GIVEN INFORMATION:
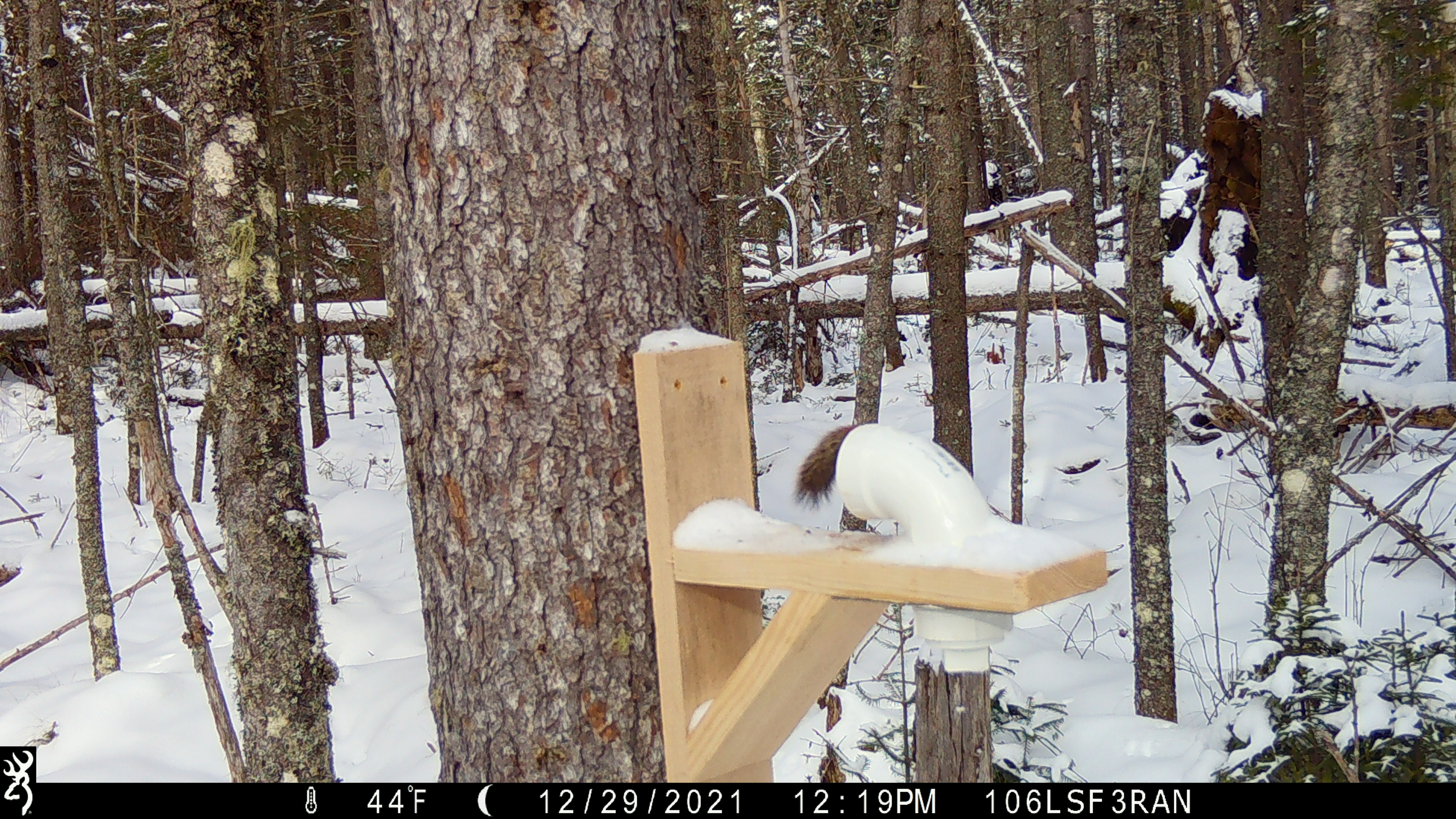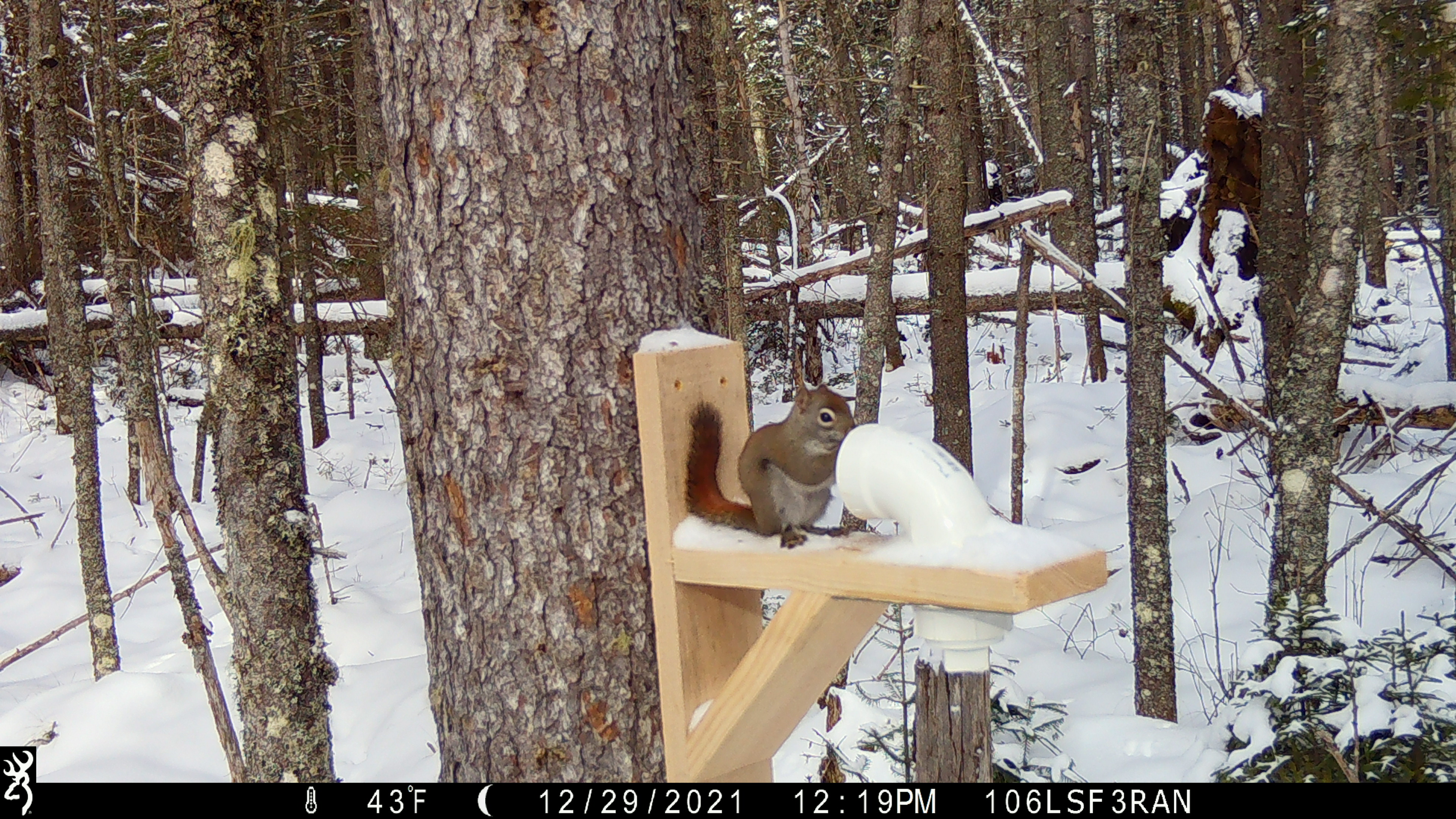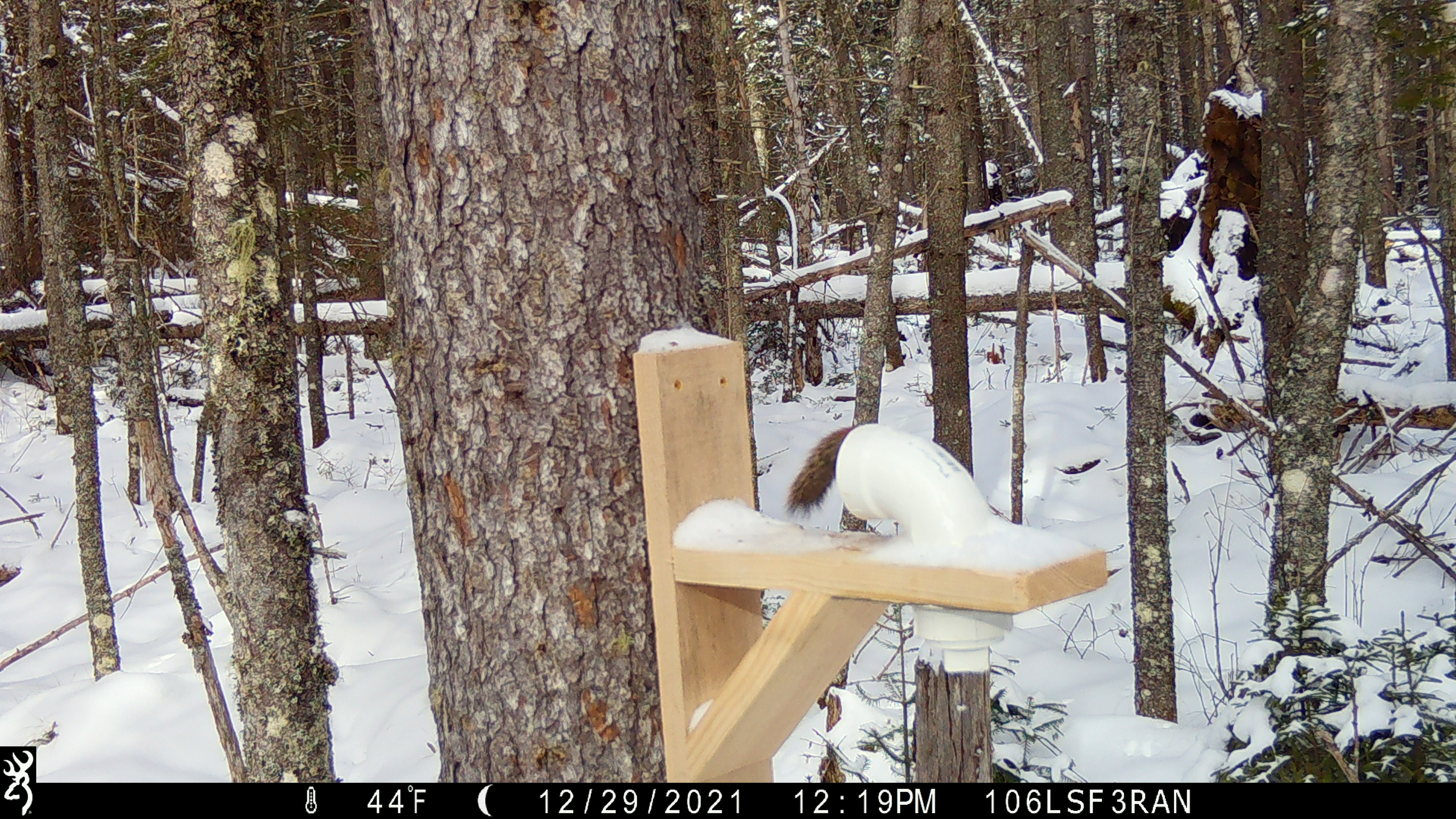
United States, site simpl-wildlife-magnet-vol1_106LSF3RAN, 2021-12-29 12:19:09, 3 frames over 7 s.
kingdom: Animalia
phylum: Chordata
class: Mammalia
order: Rodentia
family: Sciuridae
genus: Tamiasciurus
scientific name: Tamiasciurus hudsonicus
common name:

EXERCISE OBJECTIVE: Could you set down every entry above exactly as it stands, with no images?

YOUR RESPONSE:
United States, site simpl-wildlife-magnet-vol1_106LSF3RAN, 2021-12-29 12:19:09, 3 frames over 7 s.
kingdom: Animalia
phylum: Chordata
class: Mammalia
order: Rodentia
family: Sciuridae
genus: Tamiasciurus
scientific name: Tamiasciurus hudsonicus
common name:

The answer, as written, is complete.